Pay it forward

The Road Less Travelled


I was going through an emotional turmoil after my personal experience during the Gujarat riots in 2002. The incident and the stories of victims and perpetrators troubled me immensely. I searched for answers about fear, violence, love, justice, dharma, acceptance, empathy, compassion. There were many books that helped me clarify my doubts and anxieties. I have gone back to these texts over the last decade again and again to get clarity. I am still troubled by many questions. “The Road Less Travelled,” by Scott Peck is one such book that I refer to regularly.

These are the opening lines of the book.

“Life is difficult. This is a great truth, one of the greatest truths.
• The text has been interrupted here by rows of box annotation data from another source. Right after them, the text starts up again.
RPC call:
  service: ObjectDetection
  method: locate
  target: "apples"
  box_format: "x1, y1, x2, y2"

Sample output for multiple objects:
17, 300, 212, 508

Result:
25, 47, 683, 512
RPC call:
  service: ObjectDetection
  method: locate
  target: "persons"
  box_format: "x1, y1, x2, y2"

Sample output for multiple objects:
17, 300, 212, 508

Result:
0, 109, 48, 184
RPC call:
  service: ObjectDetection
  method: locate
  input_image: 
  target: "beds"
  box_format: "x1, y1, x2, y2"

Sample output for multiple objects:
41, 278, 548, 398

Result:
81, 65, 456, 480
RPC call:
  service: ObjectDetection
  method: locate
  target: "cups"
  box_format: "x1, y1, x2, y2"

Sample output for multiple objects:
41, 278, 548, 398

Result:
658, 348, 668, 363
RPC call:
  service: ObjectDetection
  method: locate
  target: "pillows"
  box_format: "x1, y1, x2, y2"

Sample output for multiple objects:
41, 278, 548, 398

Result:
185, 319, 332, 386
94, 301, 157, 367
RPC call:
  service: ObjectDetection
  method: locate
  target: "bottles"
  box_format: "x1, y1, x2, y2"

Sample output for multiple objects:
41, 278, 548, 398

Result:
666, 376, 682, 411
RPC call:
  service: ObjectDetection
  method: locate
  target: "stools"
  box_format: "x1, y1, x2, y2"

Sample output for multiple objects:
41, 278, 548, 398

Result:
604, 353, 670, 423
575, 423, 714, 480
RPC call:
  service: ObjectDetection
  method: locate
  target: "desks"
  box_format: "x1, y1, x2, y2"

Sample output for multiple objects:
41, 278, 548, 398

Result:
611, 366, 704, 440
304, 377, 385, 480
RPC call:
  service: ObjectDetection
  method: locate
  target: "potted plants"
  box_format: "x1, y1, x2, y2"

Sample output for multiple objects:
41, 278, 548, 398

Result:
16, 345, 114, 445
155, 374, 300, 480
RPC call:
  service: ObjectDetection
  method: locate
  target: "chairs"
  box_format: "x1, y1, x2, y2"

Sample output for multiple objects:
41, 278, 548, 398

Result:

It is a great truth because once we truly see this truth, we transcend it. Once we truly know that life is difficult–once we truly understand and accept it–then life is no longer difficult. Because once it is accepted, the fact that life is difficult no longer matters.”

The book has helped me accept myself with all my inadequacies. And because I have accepted my imperfections, my attitude towards pain and disappointment has changed. I have been able to love people better with less judgement. I am able to sense that I have become more patient and grateful to life.

I met Nurul in Neemrana in Rajastan. We were part of a consultation organised by UNESCO on Youth Leadership. Nurul is from Kuala Lumpur, Malaysia and has been a champion of issues that concerned the youth. During the workshop she mentioned to me that she was getting married in a few days. I always carry few new books in my bag and I gift it to anyone whom I feel like giving it.

Nurul, congratulations again on your wedding and I hope this book inspires you to lead a life of love and gratefulness.

In medias res



Last Saturday, I had gone to watch the screening of the Hindi film, “Shahid,” at a private gathering in Chennai. The event was organised by Chaplin Films, an organisation run by youngsters, which organises screenings of films that have strong political and social messaging. I had missed seeing “Shahid” in theatres and liked the natural acting style of Rajkumar Rao, the protagonist of the film.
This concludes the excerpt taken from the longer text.